CO Springs, CO – By Karla Shotts, KRDO – Three adults and six children were rushed to Memorial Hospital Thursday morning. Levels of carbon monoxide inside their home on Palmer Park Boulevard were 15-hundred times the safe limit. Investigators say every member of the family said they started feeling sick Wednesday night, Thursday morning, they smelled something that just wasn’t right and called 9-1-1 and Colorado Springs Utilities. They thought it was a gas leak.They had closed the windows, locked the doors tight to keep the chilly weather out. Instead, a colorless, odorless potentially deadly gas was inside with them. Fire department and Utilities workers responding to their call for help were also challenged by a language barrier.
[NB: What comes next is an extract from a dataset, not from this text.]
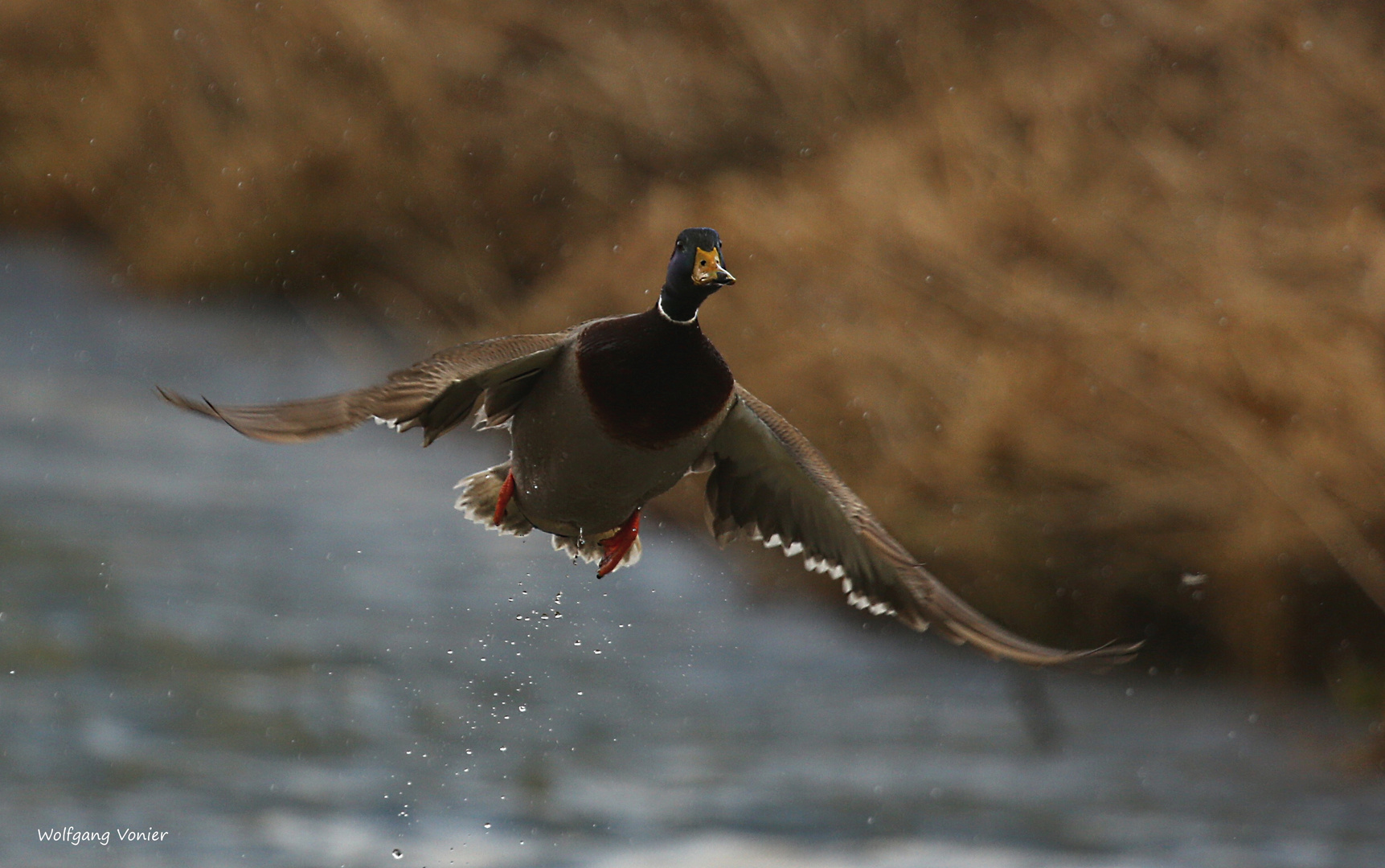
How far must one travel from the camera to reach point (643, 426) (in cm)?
391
When CSU responded, spokesperson Rachel Beck says, they found toxic levels of carbon monoxide, “We have leak detection devices and Carbon Monoxide detectors.” Lt. Brian Keys, with the Colorado Springs Fire Department, “The readings were close to 1500 parts per million and if they would have stayed in there all night, it may have been a problem.” He says normal levels are 1 to 2 parts per million. The family was evacuated and fans were used to get the bad air out. Everyone in the house was sick. Experiencing flu like symptoms, indicative of carbon monoxide poisoning. Lt. Keys, “Some with symptoms feeling a little like headache, dizzy and tired.”
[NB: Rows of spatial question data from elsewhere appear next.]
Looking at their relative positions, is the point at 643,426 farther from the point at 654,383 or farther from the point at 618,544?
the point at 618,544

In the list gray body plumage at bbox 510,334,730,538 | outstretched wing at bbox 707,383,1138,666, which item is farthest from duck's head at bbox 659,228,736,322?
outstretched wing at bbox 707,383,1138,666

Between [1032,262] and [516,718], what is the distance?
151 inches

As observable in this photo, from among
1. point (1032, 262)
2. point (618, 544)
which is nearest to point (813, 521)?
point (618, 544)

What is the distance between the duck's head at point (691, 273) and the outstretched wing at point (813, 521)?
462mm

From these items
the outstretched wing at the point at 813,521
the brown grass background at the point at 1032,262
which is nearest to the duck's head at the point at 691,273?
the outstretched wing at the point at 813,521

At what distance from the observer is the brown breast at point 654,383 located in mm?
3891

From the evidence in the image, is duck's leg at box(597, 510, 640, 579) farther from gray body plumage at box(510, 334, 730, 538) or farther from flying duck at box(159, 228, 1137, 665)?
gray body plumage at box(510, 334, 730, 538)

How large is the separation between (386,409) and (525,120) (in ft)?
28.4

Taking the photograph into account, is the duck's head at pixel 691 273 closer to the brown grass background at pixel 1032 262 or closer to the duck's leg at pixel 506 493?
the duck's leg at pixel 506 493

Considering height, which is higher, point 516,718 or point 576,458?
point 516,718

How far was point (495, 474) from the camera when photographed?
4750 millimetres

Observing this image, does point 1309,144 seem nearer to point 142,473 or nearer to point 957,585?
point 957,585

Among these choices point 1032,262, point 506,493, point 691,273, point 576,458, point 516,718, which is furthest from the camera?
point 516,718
Beck says Utilities believe they found the source of the potentially deadly CO levels,”The family had a big fire burning and had blocked the air intake vents to the house, when the furnace kicked on, the only air it could pull was inside the house, and it pulled the smokey air from the fireplace.” Investigators weren’t able to find a CO detector in the house but recommend that everyone have on to be safe, “We encourage everyone to have a CO detector in your home, just like a smoke detector in your home.”